Такова была юношеская дружба — крепкая, зародившаяся ещё в школе и пронесённая через десятилетия. Но была и ещё одна, важная сторона интернатской жизни — первые влюблённости. А значит — стихи, письма, прогулки по вечернему Ленинграду и долгие задушевные разговоры. Однако об этом — в следующей главе.
«ВЕЛИКИЙ» И «НЕИЗВЕСТНАЯ»
Женщина в жизни мужчины играет роли самые разные — жены и хозяйки, музы и матери семейства, утешительницы и лучшего друга. Одни меняют амплуа, другие так и пребывают в одном, и лишь немногие способны объединить в себе столь разнообразные качества.
Самым чутким и преданным другом, любовью всей жизни, главным слушателем стала для Валерия Гаврилина Наталия Евгеньевна Штейнберг — девушка с тёмными волосами, обворожительной сияющей улыбкой и проницательным, бесконечно добрым взглядом. Н. Е. Штейнберг была для Гаврилина и его друзей воспитательницей — именно такую должность дали ей в интернате. «Я родилась в Ленинграде 24 января 1930 г., — вспоминает Наталия Евгеньевна. — Родители: мама — Штейнберг Ольга Яковлевна, режиссёр драматического театра; отец — Рябчуков Евгений Арсеньевич, актер и режиссёр драматического театра. В последние годы жизни был худруком цирка в Ростове-на-Дону. С ним мама разошлась в 1937 году.
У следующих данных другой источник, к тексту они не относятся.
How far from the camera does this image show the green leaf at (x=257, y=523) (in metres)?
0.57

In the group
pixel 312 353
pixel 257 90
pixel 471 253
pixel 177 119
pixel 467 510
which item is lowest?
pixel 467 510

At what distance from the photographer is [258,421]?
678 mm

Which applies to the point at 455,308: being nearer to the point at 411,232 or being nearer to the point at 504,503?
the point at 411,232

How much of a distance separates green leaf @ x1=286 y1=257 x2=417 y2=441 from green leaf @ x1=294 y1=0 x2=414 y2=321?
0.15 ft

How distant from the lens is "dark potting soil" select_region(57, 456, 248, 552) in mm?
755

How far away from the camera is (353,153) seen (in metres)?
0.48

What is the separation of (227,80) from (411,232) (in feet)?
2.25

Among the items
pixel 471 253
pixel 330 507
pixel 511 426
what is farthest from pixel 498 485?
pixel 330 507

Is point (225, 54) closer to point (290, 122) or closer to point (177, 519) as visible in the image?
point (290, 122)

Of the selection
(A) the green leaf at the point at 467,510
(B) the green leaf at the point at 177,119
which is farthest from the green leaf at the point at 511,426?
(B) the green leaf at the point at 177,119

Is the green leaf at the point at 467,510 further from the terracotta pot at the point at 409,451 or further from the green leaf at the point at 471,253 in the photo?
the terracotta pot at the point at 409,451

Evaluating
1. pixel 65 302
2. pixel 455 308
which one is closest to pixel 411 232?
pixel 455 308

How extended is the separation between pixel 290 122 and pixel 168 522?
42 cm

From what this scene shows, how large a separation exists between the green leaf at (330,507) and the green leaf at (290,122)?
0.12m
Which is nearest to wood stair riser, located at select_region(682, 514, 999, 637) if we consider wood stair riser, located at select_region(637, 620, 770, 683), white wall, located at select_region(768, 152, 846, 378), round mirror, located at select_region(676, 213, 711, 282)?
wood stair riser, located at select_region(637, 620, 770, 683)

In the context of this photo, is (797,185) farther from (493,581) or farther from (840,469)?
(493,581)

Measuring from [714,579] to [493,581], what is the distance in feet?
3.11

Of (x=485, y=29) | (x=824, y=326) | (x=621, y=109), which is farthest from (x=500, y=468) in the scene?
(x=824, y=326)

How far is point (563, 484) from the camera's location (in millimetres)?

Мама с папой часто уезжали на гастроли, в это время я жила с бабушкой и дедушкой по маминой линии. Детство у меня было замечательное. До войны меня водили в театры, в кино. Лето мы проводили, как правило, не в дачных посёлках, а в деревнях Новгородской области. До войны я окончила 4 класса. Класс у нас был дружный, почти все жили рядом, после школы играли на улице.
Потом — блокада. В двух словах об этом не напишешь. Вся семья оставалась в Ленинграде, в феврале 1942 года потеряли деда от голода. Мама и бабушка лежали. Ходила за хлебом я.
Когда начались обстрелы, мама решила нас с бабушкой эвакуировать к родным на Урал. В городе Верхнем Уфалее мы прожили до осени 1943 года. После, по вызову мамы, уехали в Пестово Ленинградской области. Там я окончила 6-й класс, а в августе 1944 г. мы вернулись в Ленинград.
Поступила в девичью школу (в 7-й класс) и окончила её в 1948 году. Далее — Университет (1948–1953), исторический факультет, отделение истории партии (не хотела быть учительницей, а с этого отделения распределяли в вузы — преподавать марксизм-ленинизм). Но в итоге меня распределили в железнодорожную школу. Случилось это по двум причинам: во-первых, по еврейской фамилии; во-вторых, — отец был в плену.
Так я попала в школу на станции Медведево, около Бологого. Проработала там три года (1953–1956). Преподавала историю в 7—10-х классах и была классным руководителем. Выпустила ребят и уехала в Ленинград. В результате полюбила работать с детьми и больше никем не хотела быть, кроме как учителем» [51].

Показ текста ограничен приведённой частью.